Tokenizer

class bistring.Tokenizer

Bases: abc.ABC

Abstract base class for tokenizers.

abstract tokenize(text)

Tokenize some text.

Parameters

text (Union[str, bistr]) – The text to tokenize, as either an str or bistr. A plain str should be converted to a bistr before processing.

Return type

Tokenization

Returns

A Tokenization holding the text and its tokens.

class bistring.RegexTokenizer(regex)

Bases: bistring._token.Tokenizer

Breaks text into tokens based on a regex.

>>> tokenizer = RegexTokenizer(r'\w+')
>>> tokens = tokenizer.tokenize('the quick brown fox jumps over the lazy dog')
>>> tokens[0]
Token(bistr('the'), start=0, end=3)
>>> tokens[1]
Token(bistr('quick'), start=4, end=9)
Parameters

regex (Union[str, Pattern[str]]) – A (possibly compiled) regular expression that matches tokens to extract.

class bistring.SplittingTokenizer(regex)

Bases: bistring._token.Tokenizer

Splits text into tokens based on a regex.

>>> tokenizer = SplittingTokenizer(r'\s+')
>>> tokens = tokenizer.tokenize('the quick brown fox jumps over the lazy dog')
>>> tokens[0]
Token(bistr('the'), start=0, end=3)
>>> tokens[1]
Token(bistr('quick'), start=4, end=9)
Parameters

regex (Union[str, Pattern[str]]) – A (possibly compiled) regular expression that matches the regions between tokens.

class bistring.CharacterTokenizer(locale)

Bases: bistring._token._IcuTokenizer

Splits text into user-perceived characters/grapheme clusters.

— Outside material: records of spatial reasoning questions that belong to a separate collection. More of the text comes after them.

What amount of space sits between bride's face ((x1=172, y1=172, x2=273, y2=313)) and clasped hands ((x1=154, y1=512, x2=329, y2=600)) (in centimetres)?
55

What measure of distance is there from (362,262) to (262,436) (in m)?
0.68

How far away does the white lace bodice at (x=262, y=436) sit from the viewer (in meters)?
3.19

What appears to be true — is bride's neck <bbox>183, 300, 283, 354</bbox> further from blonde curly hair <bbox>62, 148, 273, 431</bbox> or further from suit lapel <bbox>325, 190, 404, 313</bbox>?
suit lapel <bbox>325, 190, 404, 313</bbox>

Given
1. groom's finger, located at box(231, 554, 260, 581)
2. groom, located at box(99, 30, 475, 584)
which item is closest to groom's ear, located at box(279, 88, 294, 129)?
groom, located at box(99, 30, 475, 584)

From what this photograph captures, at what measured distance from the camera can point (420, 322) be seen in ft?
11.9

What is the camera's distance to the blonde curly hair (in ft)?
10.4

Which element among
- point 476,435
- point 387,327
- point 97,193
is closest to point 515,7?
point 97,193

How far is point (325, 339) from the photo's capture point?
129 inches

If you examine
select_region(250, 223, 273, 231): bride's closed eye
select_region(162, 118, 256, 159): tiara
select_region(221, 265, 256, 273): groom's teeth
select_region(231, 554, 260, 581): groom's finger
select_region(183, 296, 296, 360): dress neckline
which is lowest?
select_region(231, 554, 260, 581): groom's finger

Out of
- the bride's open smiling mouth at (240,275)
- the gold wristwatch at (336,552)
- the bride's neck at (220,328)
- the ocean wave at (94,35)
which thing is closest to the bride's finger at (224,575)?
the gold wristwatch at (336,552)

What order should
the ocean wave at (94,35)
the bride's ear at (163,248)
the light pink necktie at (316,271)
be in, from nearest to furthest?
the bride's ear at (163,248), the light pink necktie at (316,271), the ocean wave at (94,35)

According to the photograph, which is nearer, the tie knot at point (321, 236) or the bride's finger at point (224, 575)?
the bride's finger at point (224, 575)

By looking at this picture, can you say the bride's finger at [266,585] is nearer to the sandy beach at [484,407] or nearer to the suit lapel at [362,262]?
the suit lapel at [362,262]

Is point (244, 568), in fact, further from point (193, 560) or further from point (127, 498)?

>>> tokenizer = CharacterTokenizer('th_TH')
>>> tokens = tokenizer.tokenize('กำนัล')
>>> tokens[0]
Token(bistr('กำ'), start=0, end=2)
>>> tokens[1]
Token(bistr('นั'), start=2, end=4)
>>> tokens[2]
Token(bistr('ล'), start=4, end=5)
Parameters

locale (str) – The name of the locale to use for computing user-perceived character boundaries.

class bistring.WordTokenizer(locale)

Bases: bistring._token._IcuTokenizer

Splits text into words based on Unicode rules.

>>> tokenizer = WordTokenizer('en_US')
>>> tokens = tokenizer.tokenize('the quick brown fox jumps over the lazy dog')
>>> tokens[0]
Token(bistr('the'), start=0, end=3)
>>> tokens[1]
Token(bistr('quick'), start=4, end=9)
Parameters

locale (str) – The name of the locale to use for computing word boundaries.

class bistring.SentenceTokenizer(locale)

Bases: bistring._token._IcuTokenizer

Splits text into sentences based on Unicode rules.

>>> tokenizer = SentenceTokenizer('en_US')
>>> tokens = tokenizer.tokenize(
...     'Word, sentence, etc. boundaries are hard. Luckily, Unicode can help.'
... )
>>> tokens[0]
Token(bistr('Word, sentence, etc. boundaries are hard. '), start=0, end=42)
>>> tokens[1]
Token(bistr('Luckily, Unicode can help.'), start=42, end=68)
Parameters

locale (str) – The name of the locale to use for computing sentence boundaries.